Aleksandr Nechayev

Personal information
- Full name: Aleksandr Vladimirovich Nechayev
- Date of birth: 19 January 1987 (age 38)
- Place of birth: Kurgan, Russian SFSR
- Height: 1.78 m (5 ft 10 in)
- Position(s): Midfielder/Forward

Senior career*
- Years: Team / Apps / (Gls)
- 2004–2005: FC Tobol Kurgan / 62 / (1)
- 2006: FC Rostov / 0 / (0)
- 2006: FC Taganrog / 12 / (0)
- 2007: FC Sodovik Sterlitamak / 25 / (2)
- 2008: FC Taganrog / 14 / (5)
- 2008: FC Krasnodar / 18 / (4)
- 2009–2011: FC SKA-Energiya Khabarovsk / 85 / (3)
- 2012–2013: FC Rotor Volgograd / 29 / (3)
- 2014: FC Olimpia Volgograd / 0 / (0)
- 2016–2018: FC Nosta Novotroitsk / 43 / (13)
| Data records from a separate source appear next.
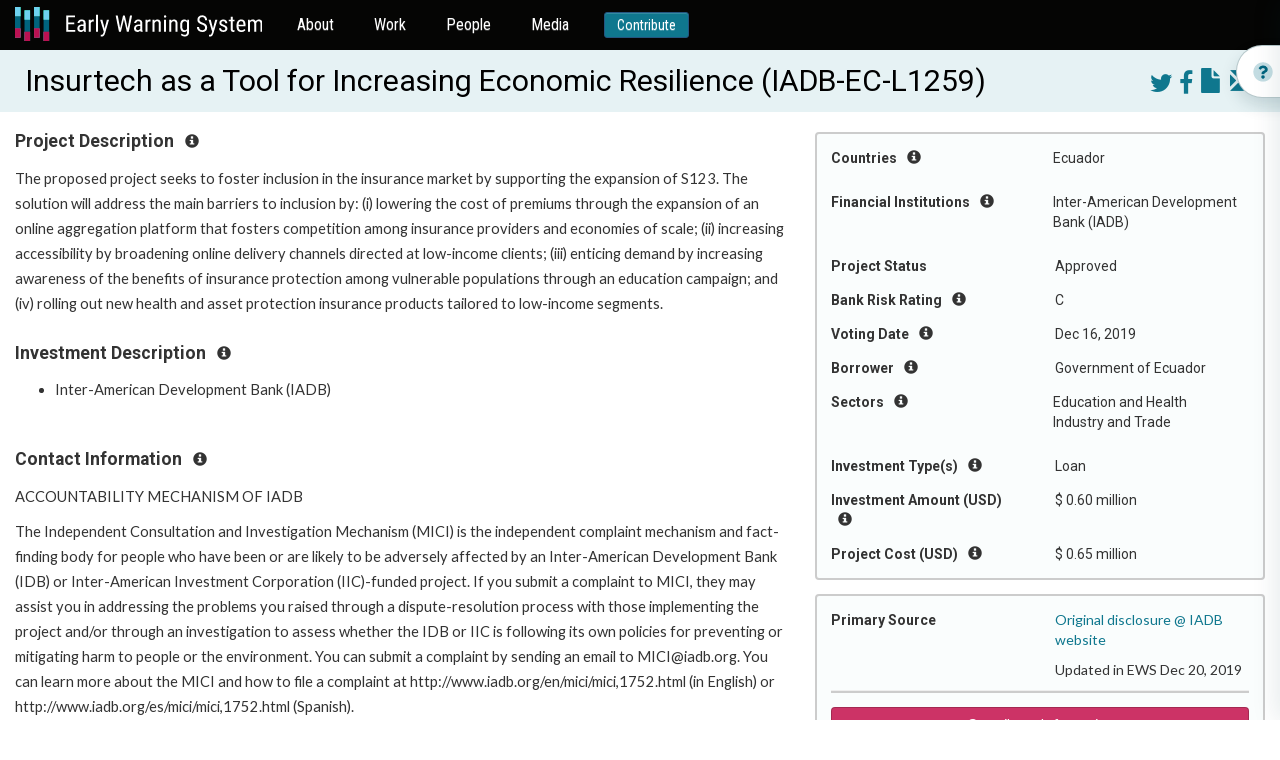

--- FILE ---
content_type: image/svg+xml
request_url: https://ewsdata.rightsindevelopment.org/static/website/copyright-icon.svg
body_size: 1729
content:
<svg width="20" height="19" viewBox="0 0 20 19" fill="none" xmlns="http://www.w3.org/2000/svg">
<path fill-rule="evenodd" clip-rule="evenodd" d="M13.6497 14.0269C12.8391 14.6693 11.8691 14.9905 10.7395 14.9905C9.31677 14.9905 8.10099 14.4817 7.09214 13.4643C6.08328 12.4468 5.57886 11.093 5.57886 9.403C5.57886 7.82504 6.0337 6.50579 6.9434 5.4452C7.85309 4.38461 9.04085 3.85432 10.5067 3.85432C11.4293 3.85432 12.2614 4.03971 13.003 4.41048C14.2877 5.07443 14.9862 6.17812 15.0983 7.72158H13.5333C13.4557 7.07488 13.184 6.51441 12.7184 6.04016C12.2528 5.56592 11.5759 5.32879 10.6878 5.32879C9.43749 5.32879 8.53212 5.88926 7.97165 7.01021C7.60949 7.72589 7.42842 8.49761 7.42842 9.32539C7.42842 10.5067 7.71943 11.5005 8.30146 12.3067C8.8835 13.1129 9.72635 13.516 10.8301 13.516C11.5371 13.516 12.1278 13.3285 12.602 12.9534C13.0763 12.5783 13.4082 12.0329 13.5979 11.3172H15.1629C14.9646 12.4813 14.4602 13.3845 13.6497 14.0269ZM4.73816 3.68618C3.1602 5.28138 2.37124 7.20852 2.37124 9.46767C2.37124 11.7441 3.15589 13.6841 4.72522 15.288C6.3118 16.8918 8.23463 17.6937 10.4938 17.6937C12.7529 17.6937 14.6757 16.8918 16.2623 15.288C17.8317 13.6841 18.6163 11.7441 18.6163 9.46767C18.6163 7.20852 17.8273 5.28138 16.2494 3.68618C14.6714 2.08236 12.7529 1.28046 10.4938 1.28046C8.24325 1.28046 6.32473 2.08236 4.73816 3.68618ZM17.2194 16.2063C15.3656 18.0688 13.1237 19 10.4938 19C7.86385 19 5.62199 18.0688 3.76811 16.2063C1.91423 14.3438 0.987305 12.0976 0.987305 9.46766C0.987305 6.84637 1.91423 4.61312 3.76811 2.76787C5.62199 0.922614 7.86385 0 10.4938 0C13.1237 0 15.3656 0.922614 17.2194 2.76787C19.0733 4.61312 20.0002 6.84637 20.0002 9.46766C20.0002 12.0976 19.0733 14.3438 17.2194 16.2063Z" fill="#AAAAAA"/>
</svg>
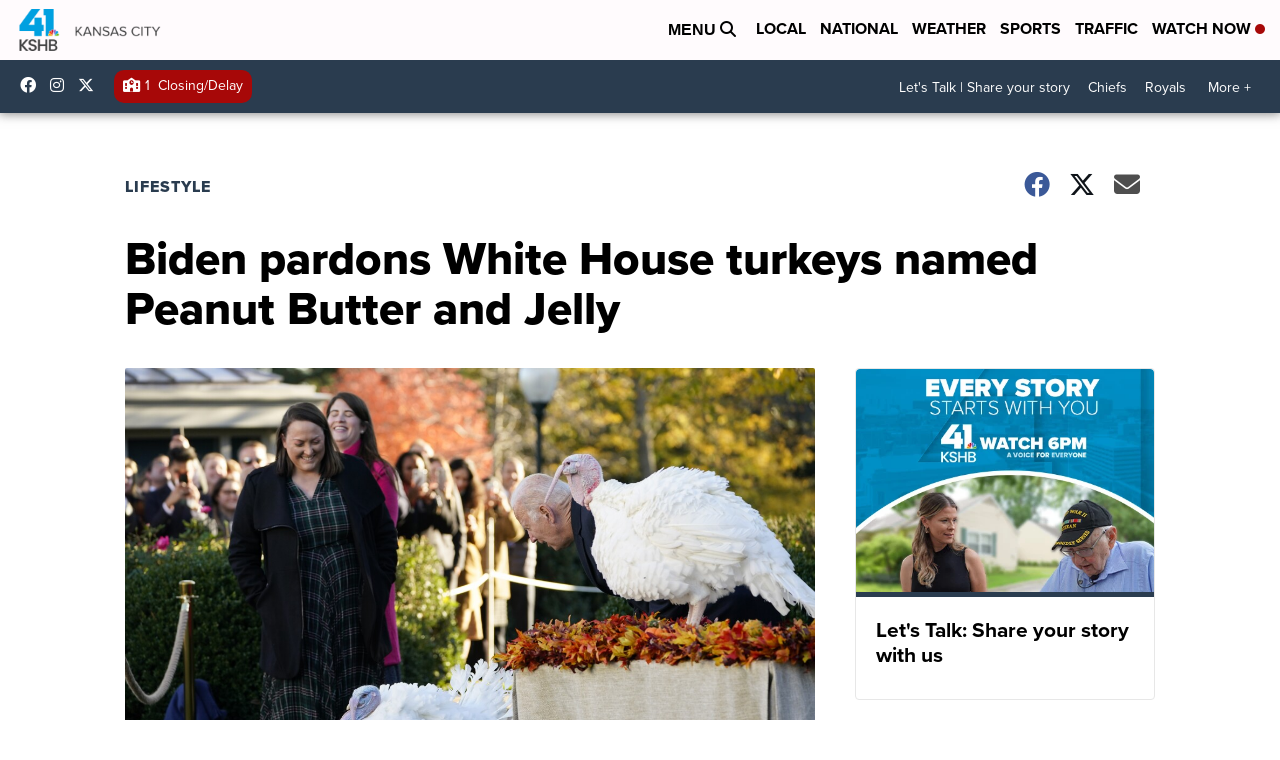

--- FILE ---
content_type: application/javascript; charset=utf-8
request_url: https://fundingchoicesmessages.google.com/f/AGSKWxW1vrJHoehQz2O1RSnYg6Pm6gLXpKmg37mF4MPts1jjyT7OS5Bqpnvl3cY8oiD_OJ8-Fha5GsgBs_lxtTmjGyyajdQtAEqvbV1b1N5qkFoq3uCg_LvO3SmBGNXHoTjw6CqkjJ7keUQjbBGU7b7Z2i6LVdqS5BqeWK7BTurWUnpnm_BaptKkpTKZAXIU/_/ero-ads-.com/ad./js_adv_/eroadvertorial2./sticker_ad.
body_size: -1286
content:
window['4a0414a7-dc80-4fc1-8584-d46ce446c0d7'] = true;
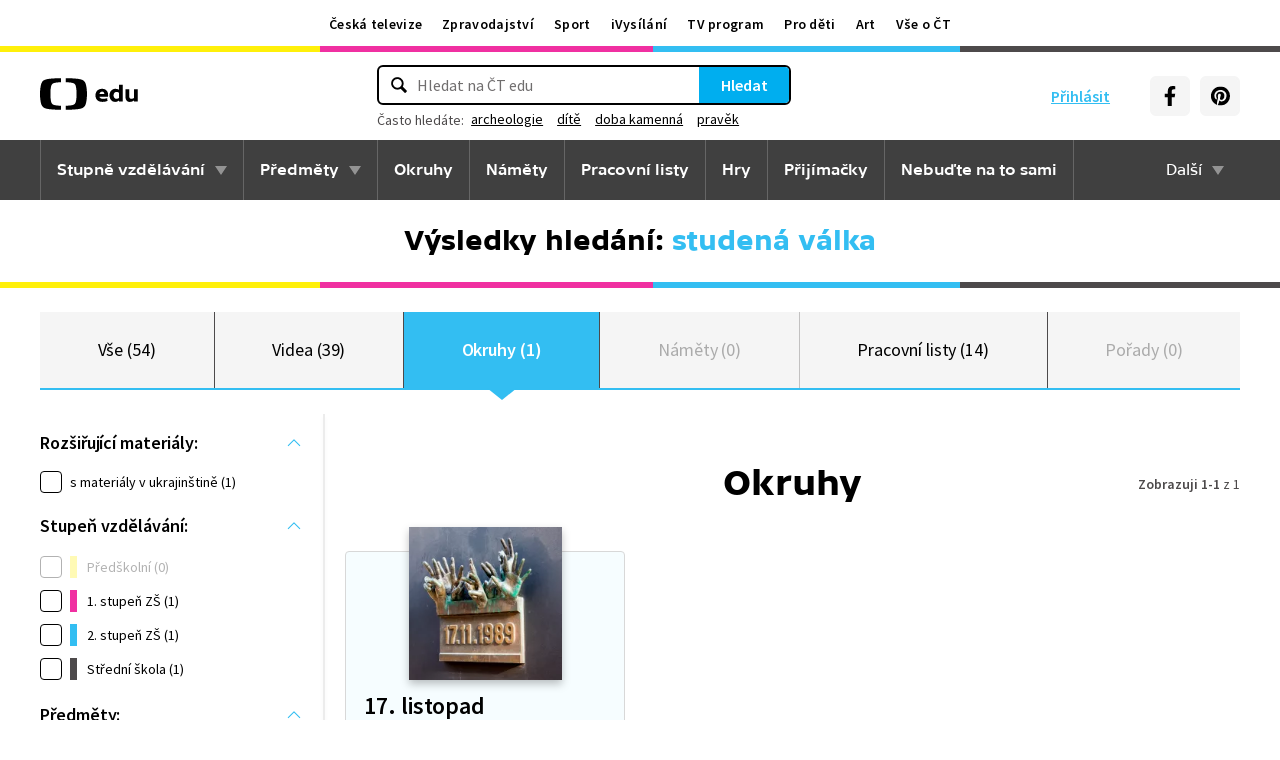

--- FILE ---
content_type: image/svg+xml
request_url: https://ctfs.ceskatelevize.cz/static/assets/images/edu.6a64a78e38af931fb4b194a932c29286.svg
body_size: 1350
content:
<svg width="74" height="24" xmlns="http://www.w3.org/2000/svg"><g fill="#000" fill-rule="evenodd"><path d="M47.244 18c1.293 0 2.675-.266 3.862-.692l-.248-2.075c-1.134.266-2.161.444-3.065.444-1.452 0-2.48-.48-2.834-1.632h6.484c.638-2.855-.69-5.977-4.411-5.977-3.278 0-5.032 2.2-5.032 4.966C42 16.51 44.41 18 47.244 18zm1.417-6.065h-3.667c.301-.994 1.01-1.739 2.038-1.739.939 0 1.612.533 1.63 1.739zM56.92 18a4.36 4.36 0 002.8-1.046l.177.78h2.71V5H59.72v3.724c-.833-.46-1.684-.656-2.64-.656-2.18 0-4.465 1.65-4.465 4.966 0 3.334 2.126 4.966 4.305 4.966zm1.046-2.359c-1.223 0-2.304-.833-2.304-2.607 0-1.773 1.081-2.59 2.304-2.59.567 0 1.204.178 1.754.55v4.08c-.55.372-1.187.567-1.754.567zM67.923 18c1.187 0 2.25-.39 3.171-1.046l.178.78H74v-9.4h-2.906v6.74c-.602.354-1.31.567-1.948.567-.869 0-1.577-.443-1.577-1.702V8.334H64.68v5.605c0 2.908 1.453 4.061 3.242 4.061zM15.99 0v3.08c-.988.034-2.09.1-3.125.21-3.64.389-4.32 1.176-4.76 4.665a34.127 34.127 0 00-.238 4.047c0 1.047.055 2.592.238 4.041.44 3.488 1.12 4.276 4.76 4.664 1.035.11 2.137.177 3.125.212V24a115.755 115.755 0 01-7.024-.315c-6.529-.52-7.747-1.58-8.54-6.257C.097 15.48 0 13.407 0 12c0-1.408.097-3.48.427-5.428C1.219 1.893 2.437.835 8.966.313 11.338.126 13.906.033 15.99 0zm3.576 0c2.084.033 4.652.125 7.024.313 6.529.522 7.747 1.58 8.539 6.258.33 1.948.427 4.02.427 5.428 0 1.408-.098 3.48-.427 5.43-.792 4.677-2.01 5.735-8.54 6.256-2.371.188-4.94.282-7.023.315v-3.081a45.09 45.09 0 003.124-.212c3.64-.388 4.32-1.176 4.76-4.664.183-1.449.238-2.994.238-4.041 0-1.051-.055-2.593-.239-4.047-.44-3.49-1.119-4.276-4.76-4.664a45.611 45.611 0 00-3.123-.212V0z"/></g></svg>

--- FILE ---
content_type: text/plain; charset=utf-8
request_url: https://events.getsitectrl.com/api/v1/events?query=q%3Dstuden%25C3%25A1%2Bv%25C3%25A1lka%26tab%3Dokruhy
body_size: 557
content:
{"id":"66f8041d94900e30","user_id":"66f8041d94a5c815","time":1768990733906,"token":"1768990733.21baac1be40d56ec78f91b95fd686969.01f091227e64f4dee35901059e041f19","geo":{"ip":"3.142.236.70","geopath":"147015:147763:220321:","geoname_id":4509177,"longitude":-83.0061,"latitude":39.9625,"postal_code":"43215","city":"Columbus","region":"Ohio","state_code":"OH","country":"United States","country_code":"US","timezone":"America/New_York"},"ua":{"platform":"Desktop","os":"Mac OS","os_family":"Mac OS X","os_version":"10.15.7","browser":"Other","browser_family":"ClaudeBot","browser_version":"1.0","device":"Spider","device_brand":"Spider","device_model":"Desktop"},"utm":{}}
= Aleksandr Nechayev (footballer, born 1987) =

Russian footballer

Aleksandr Vladimirovich Nechayev (Александр Владимирович Нечаев; born 19 January 1987) is a former professional Russian football player.

==Club career==
He played 6 seasons in the Russian Football National League for FC Sodovik Sterlitamak, FC SKA-Energiya Khabarovsk and FC Rotor Volgograd.